MEDICAL INSIGHTS: Not going outside, nor exercising causes nature deficit disorder

February 3, 2019

There seems to be growing concern that many of us humans, particularly kids, are not spending enough time outdoors and this could negatively influence our behavior and therefore cause problems. Richard Louv coined the term nature deficit disorder and has spent a considerable amount of time, basically over ten years speaking to parents and children about his concerns.

Louv authored the book “Last Child in the Woods: Saving our Children From Nature Deficit Disorder.” Published in 2008, this book has become quite popular with those who have noticed that our children seem to be spending less time playing outdoors and are otherwise inside staring at computer screens. It has been mentioned that exposure to nature may be beneficial to health and also decrease stress.

Also parents may be over protective by keeping their kids inside to avoid danger. However some authorities feel that children with minimal time outside with nature are more prone to anxiety, attention disorders and even depression. There is even a movement supported by people like Louv called No Child Left Inside that encourages funding for environmental education. Some believe that today’s children may not live longer than their parents and this in part could be related to excessive screen time and minimal time playing outdoors. Unstructured play, especially playing outdoors promotes creativity and social interaction.

Approximately 99.9 percent of the time of human evolution has been spent in nature or at least with nature. However as of 2008 the majority of humans now live in cities. This has concerned the Japanese in particular. They now have a term called “forest bathing”. Citizens are encouraged to leave the cities and walk on nature trails in the forests of Japan and reap the calming benefits of nature. One researcher has measured blood pressure and indicators of stress such as salivary cortisol levels before and after such walks in nature. Those who spent time in the forest have better recordings than those who walk in an urban environment. The belief is that our physiology respond differently to certain habitats.

Biophilia is a word used for the title of a book authored by Edward O. Wilson in 1984. He seems to believe that humans seek connections with other forms of life and nature. Walking especially in a forested environment has health benefits. Art Kramer is an exercise physiologist who believes that 40 minutes of daily walking protects the aging brain from cognitive decline. Jefferson, Nietzsche, Rousseau, and Aristotle were walkers, sometimes just to clear their minds or to be more creative. Nikola Tesla was walking in a Budapest park when he invented what has been described as a ” revolutionary engine.”

It has been recommended that we should exercise for at least 150 minutes per week. Now it also seems that we should spend at least 5 hours a month outside in nature. Walking could fulfill both of those recommendations. Walking outside as opposed to walking on a a treadmill might be a better choice.
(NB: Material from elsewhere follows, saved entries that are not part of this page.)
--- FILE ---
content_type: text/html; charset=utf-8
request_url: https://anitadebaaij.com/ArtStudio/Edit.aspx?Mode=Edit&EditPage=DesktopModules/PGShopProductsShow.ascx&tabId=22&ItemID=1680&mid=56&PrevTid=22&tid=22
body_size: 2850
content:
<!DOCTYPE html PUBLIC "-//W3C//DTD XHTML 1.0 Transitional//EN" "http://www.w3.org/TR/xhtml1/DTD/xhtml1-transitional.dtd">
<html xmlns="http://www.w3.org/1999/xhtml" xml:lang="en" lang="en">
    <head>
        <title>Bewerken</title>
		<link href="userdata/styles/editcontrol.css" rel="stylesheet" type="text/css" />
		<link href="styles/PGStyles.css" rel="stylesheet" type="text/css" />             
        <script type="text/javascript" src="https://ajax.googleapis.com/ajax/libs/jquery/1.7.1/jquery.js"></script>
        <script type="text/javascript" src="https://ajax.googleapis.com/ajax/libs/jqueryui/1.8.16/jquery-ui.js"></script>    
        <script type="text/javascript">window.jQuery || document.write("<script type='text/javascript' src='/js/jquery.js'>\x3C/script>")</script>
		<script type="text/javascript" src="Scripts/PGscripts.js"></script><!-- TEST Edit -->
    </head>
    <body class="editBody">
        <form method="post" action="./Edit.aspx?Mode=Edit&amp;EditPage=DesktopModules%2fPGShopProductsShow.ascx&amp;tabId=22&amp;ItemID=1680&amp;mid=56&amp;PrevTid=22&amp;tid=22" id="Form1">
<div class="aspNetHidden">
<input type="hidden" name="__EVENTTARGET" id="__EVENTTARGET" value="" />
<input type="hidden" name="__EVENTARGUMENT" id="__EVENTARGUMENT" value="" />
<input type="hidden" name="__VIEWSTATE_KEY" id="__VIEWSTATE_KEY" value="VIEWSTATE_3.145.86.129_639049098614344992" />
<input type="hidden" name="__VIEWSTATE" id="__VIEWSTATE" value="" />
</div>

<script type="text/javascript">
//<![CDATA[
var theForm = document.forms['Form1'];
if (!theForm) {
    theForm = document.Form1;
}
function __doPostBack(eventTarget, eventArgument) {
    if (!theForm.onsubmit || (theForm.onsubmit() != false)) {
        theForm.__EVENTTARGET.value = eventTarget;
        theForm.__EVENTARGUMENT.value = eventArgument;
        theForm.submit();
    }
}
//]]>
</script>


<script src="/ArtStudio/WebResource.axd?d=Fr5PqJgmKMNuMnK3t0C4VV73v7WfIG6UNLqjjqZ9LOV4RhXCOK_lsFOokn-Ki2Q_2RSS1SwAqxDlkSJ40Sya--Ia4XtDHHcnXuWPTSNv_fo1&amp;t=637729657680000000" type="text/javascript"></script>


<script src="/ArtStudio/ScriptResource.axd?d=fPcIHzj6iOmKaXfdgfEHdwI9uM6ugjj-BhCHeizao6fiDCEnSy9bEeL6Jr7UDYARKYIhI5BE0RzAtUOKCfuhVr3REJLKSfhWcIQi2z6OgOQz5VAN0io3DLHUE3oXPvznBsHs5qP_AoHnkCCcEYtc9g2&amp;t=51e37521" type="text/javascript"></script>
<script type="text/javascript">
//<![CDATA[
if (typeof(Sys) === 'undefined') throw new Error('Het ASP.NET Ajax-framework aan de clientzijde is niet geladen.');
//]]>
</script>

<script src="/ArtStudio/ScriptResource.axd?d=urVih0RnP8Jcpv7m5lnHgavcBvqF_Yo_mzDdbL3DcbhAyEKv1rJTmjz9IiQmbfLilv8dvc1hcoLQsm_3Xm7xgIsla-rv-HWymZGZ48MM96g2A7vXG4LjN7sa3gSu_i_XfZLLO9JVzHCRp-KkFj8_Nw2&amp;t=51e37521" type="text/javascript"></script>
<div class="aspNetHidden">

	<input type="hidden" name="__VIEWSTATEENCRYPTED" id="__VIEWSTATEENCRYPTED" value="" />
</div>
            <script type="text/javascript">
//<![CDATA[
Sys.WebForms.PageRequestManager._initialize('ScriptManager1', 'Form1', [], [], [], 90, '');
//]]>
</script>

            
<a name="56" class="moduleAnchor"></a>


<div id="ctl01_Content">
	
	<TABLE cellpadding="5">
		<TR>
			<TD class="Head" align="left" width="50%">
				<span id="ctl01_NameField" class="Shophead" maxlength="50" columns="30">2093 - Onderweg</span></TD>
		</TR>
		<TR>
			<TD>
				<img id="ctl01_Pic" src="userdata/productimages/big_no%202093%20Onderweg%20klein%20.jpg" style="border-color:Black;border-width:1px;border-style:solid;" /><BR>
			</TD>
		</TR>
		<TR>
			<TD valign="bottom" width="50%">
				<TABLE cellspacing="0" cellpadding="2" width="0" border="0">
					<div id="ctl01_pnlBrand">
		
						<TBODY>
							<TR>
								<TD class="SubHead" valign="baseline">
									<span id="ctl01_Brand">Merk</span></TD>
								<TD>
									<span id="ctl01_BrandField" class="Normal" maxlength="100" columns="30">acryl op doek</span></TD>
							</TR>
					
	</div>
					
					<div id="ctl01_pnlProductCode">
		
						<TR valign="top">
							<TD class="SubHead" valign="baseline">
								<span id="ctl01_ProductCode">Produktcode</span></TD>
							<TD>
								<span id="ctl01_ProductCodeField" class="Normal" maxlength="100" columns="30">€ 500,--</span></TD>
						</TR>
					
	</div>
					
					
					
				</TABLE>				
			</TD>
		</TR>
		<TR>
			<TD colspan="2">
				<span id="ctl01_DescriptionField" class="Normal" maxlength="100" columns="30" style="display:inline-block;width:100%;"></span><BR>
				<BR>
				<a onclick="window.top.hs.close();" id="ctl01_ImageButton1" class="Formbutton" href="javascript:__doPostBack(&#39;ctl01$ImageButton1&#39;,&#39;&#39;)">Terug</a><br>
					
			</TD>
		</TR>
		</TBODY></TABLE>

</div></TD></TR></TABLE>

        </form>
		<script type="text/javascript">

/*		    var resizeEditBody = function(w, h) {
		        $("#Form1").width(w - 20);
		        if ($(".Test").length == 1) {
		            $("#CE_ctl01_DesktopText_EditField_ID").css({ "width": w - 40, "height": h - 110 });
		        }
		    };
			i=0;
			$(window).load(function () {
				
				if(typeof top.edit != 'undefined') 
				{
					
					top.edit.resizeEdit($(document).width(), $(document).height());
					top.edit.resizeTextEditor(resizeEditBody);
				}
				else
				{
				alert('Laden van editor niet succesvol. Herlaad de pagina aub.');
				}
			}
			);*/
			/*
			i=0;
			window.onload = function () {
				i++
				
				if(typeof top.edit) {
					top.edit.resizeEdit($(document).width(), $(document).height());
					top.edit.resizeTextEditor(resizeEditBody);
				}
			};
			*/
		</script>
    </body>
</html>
Some authors have stated that we as humans have become weaker during the last 10,000 years. Modern conveniences may be partially responsible for that perceived decline. It does appear, however, that movement and exercise are essential for optimal health and nature just may be a silent contributor to our well-being. Being appreciative of nature is important in many ways. Lets hope that nature deficit disorder is not here to stay.

If you are interested, please read “The Nature Fix: Why Nature Makes Us Happier, Healthier, and More Creative” by Florence Williams.